Intraocular Lenses (IOLs):

Artificial intraocular lenses, or IOLs, replace the eye's natural lens that is removed during cataract surgery. IOLs have been around since the mid-1960s, though the first FDA approval for one occurred in 1981. Before that, if you had cataracts removed, you had to wear very thick eyeglasses or special contact lenses in order to see afterward, since the natural lens that had been removed wasn't replaced with an artificial one.

Aspheric IOLs

Traditional IOLs are spherical, meaning the front surface is uniformly curved. Aspheric IOLs, first launched by Bausch & Lomb in 2004, are slightly flatter in the periphery and are designed to provide better contrast sensitivity.

Premium IOLs: Multifocal & Accommodating

Traditional IOLs are monofocal, meaning they offer vision at one distance only (e.g., far, intermediate or near). They definitely are an improvement over the cataractous lens that is replaced during surgery, which provides only cloudy, blurred vision at any distance.
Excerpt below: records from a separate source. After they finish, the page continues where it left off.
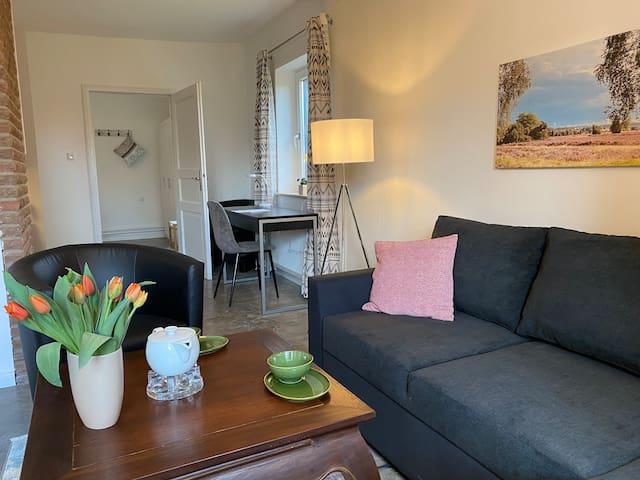 Huus Utspann Wohnzimmer mit Schlafsofa und Schreibtisch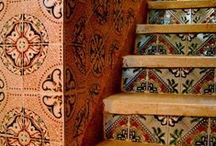 Ceilings, Walls  & stairs / by irma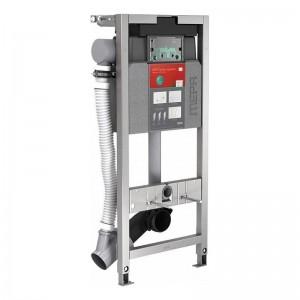 514801 Инсталляция для унитаза Mepa VariVIT A31 AIR WC, с функцией удаления запаха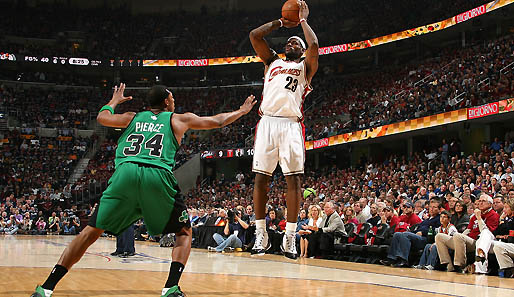 Spiel 6: Cleveland Cavaliers - Boston Celtics 74:69 (Playoff-Stand: 3-3)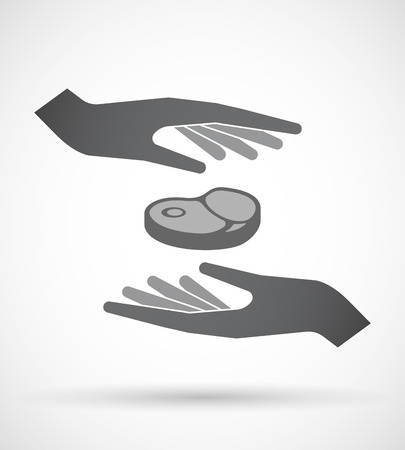 Illustration of an isolated pair of hands protecting or giving  a steak icon Ilustrace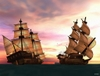 Pirates of the Caribbean Online, shipsatsea.jpg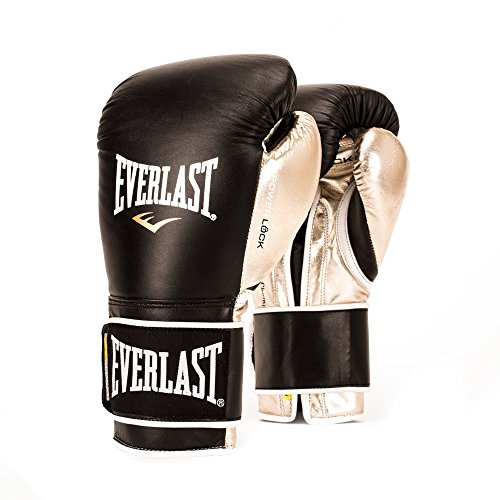 Everlast PowerLock Pro Training Gloves 12oz blk/Gld PowerLock Pro Training Gloves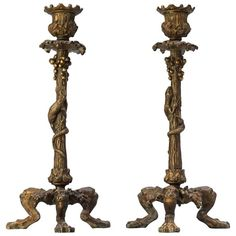 19th c. Set of Delafontaine Candlesticks | From a unique collection of antique and modern candle holders at https://www.1stdibs.com/furniture/decorative-objects/candle-holders/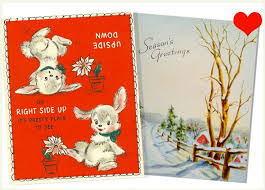 81 best vintage hallmark cards images on hallmark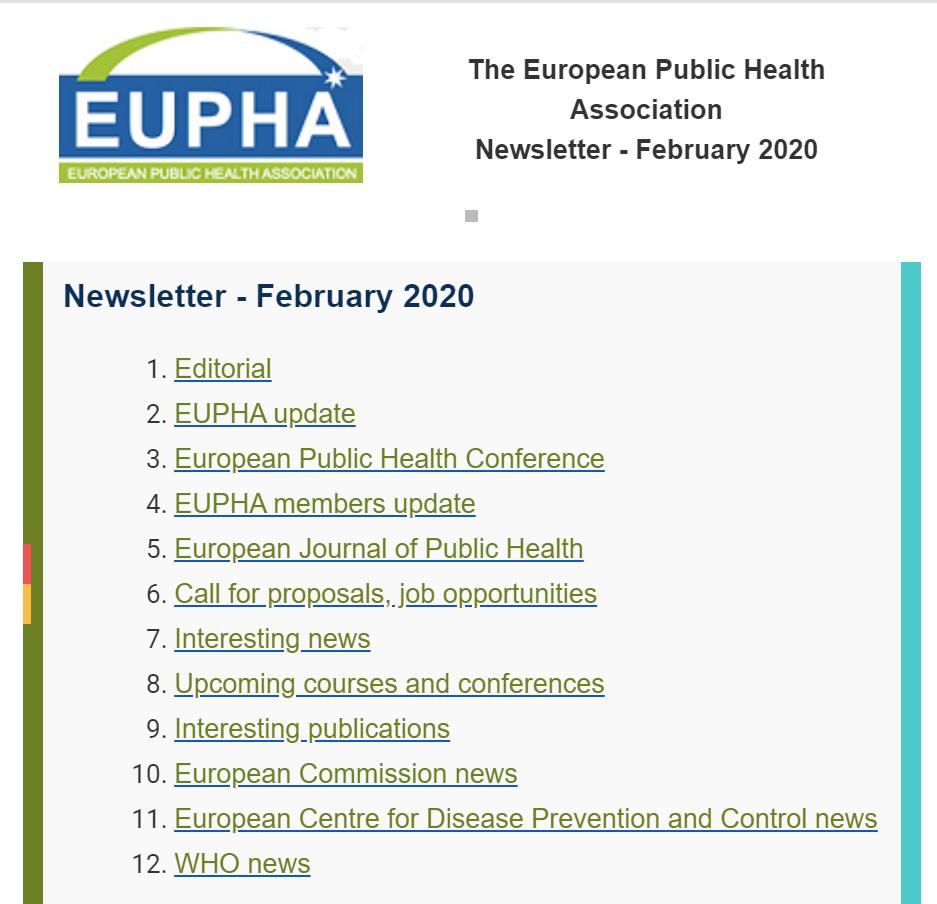 Eupha Newsletter Febrero 2020
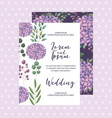 hydrangea flowers decoration floral wedding card vector image vector image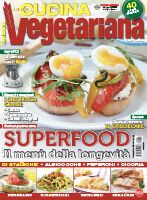 La Mia Cucina Vegetariana 2018 + DIGITALE OMAGGIO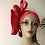 Thumbnail: Red lace floral Turban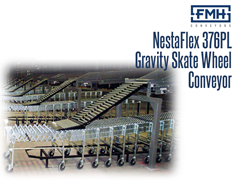 The NestaFlex® 376 PL Gravity Skate Wheel Conveyor in use at a production facility.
But traditional IOLs mean that you must wear eyeglasses or contact lenses in order to read, use a computer or view objects at arm's length.

The new multifocal IOLs offer the possibility of seeing well at more than one distance, without glasses or contacts. Examples of multifocal IOLs are different versions of Alcon's AcrySof IQ ReSTOR.  

Toric IOLs for Astigmatism

Toric IOLs designed to correct astigmatism (a common optical defect resulting from oval rather than spherical shape of the cornea) also are considered "premium" lenses, and — like multifocal and accommodating IOLs — likely will cost you extra because of benefits that are unavailable in conventional IOLs.

Monovision With Intraocular Lenses

If your cataract surgery involves both eyes, you might consider monovision. This involves implanting an IOL in one eye that provides near vision and an IOL in the other eye that provides distance vision.

People who do best with this method already are accustomed to monovision with contact lenses, which is a common way of correcting presbyopia (age-related difficulty seeing at near).  If you cannot adjust to monovision after your cataract surgery, you may wish you had tried a multifocal or accommodating IOL instead.